A facade over vector databases — one Pythonic interface, ~15 backends.

vd lets you operate on any vector database and switch between them with a one-word change, while keeping each backend's particular power one escape hatch away. It also helps you choose the right backend and set it up.

import vd

client = vd.connect("memory")          # switch DB = change this one word
col = client.create_collection("docs")
col["a"] = vd.Document(id="a", text="cats", vector=[0.1, 0.9, 0.0])
col["b"] = vd.Document(id="b", text="pizza", vector=[0.9, 0.0, 0.1])
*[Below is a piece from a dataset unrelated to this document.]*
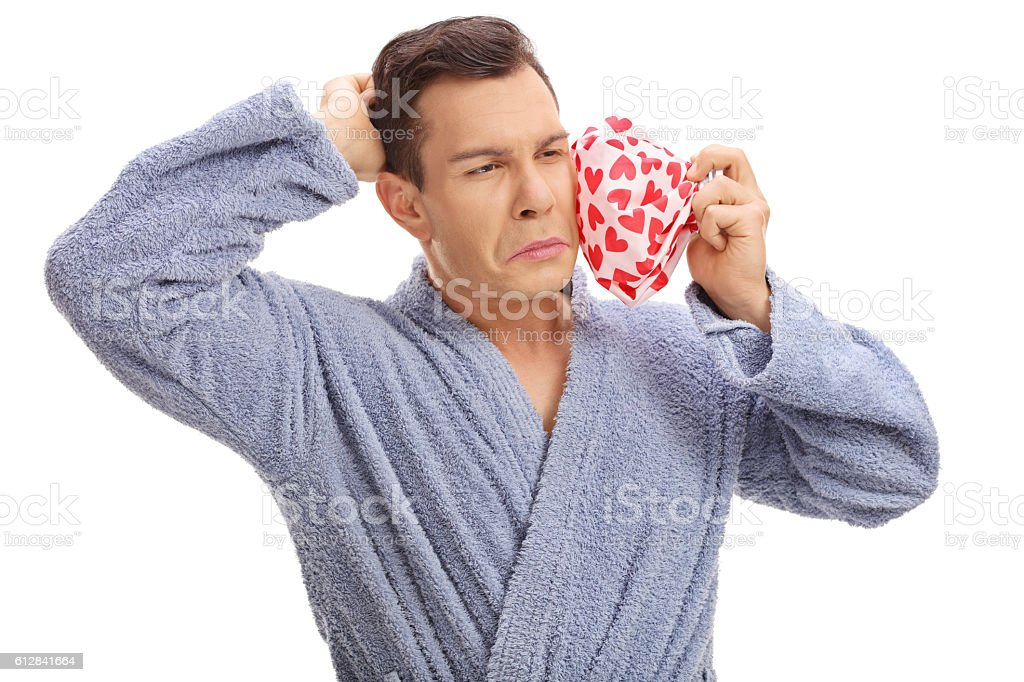 Man experiencing a toothache and holding an icepack stock photo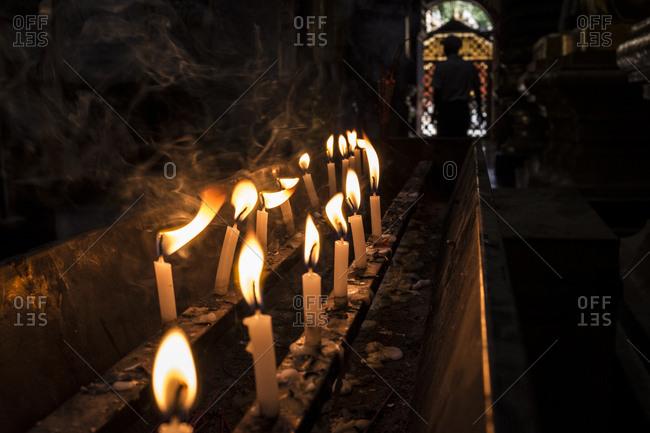 Monywa, Myanmar - 24 September 2016: Burning candles inside Thanboddhay Paya main temple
for hit in col.search([0.1, 0.8, 0.0], limit=2):
    print(hit["id"], hit["score"])

Install

pip install vd                 # core (zero heavy deps) + the memory backend
pip install vd[chroma]         # + a specific backend's client
pip install vd[embedded]       # + all embedded backends (chroma, qdrant, faiss, …)
pip install vd[all-backends]   # + every backend client

The core is near-zero-dependency. Each backend's client library is an optional extra named after the backend.

The mental model

vd stores and searches vectors. Turning text into vectors — embedding — is deliberately external: vd never embeds on its own. This keeps the facade honest (most vector DBs do not embed for you) and lightweight.

  • Vector-first. You hold the embedding model. Hand vd Documents that already carry a vector; search with a pre-computed query vector.
  • Text convenience. Pass an embedder (text -> vector) to connect, and then raw text works: col["k"] = "some text", col.search("a query").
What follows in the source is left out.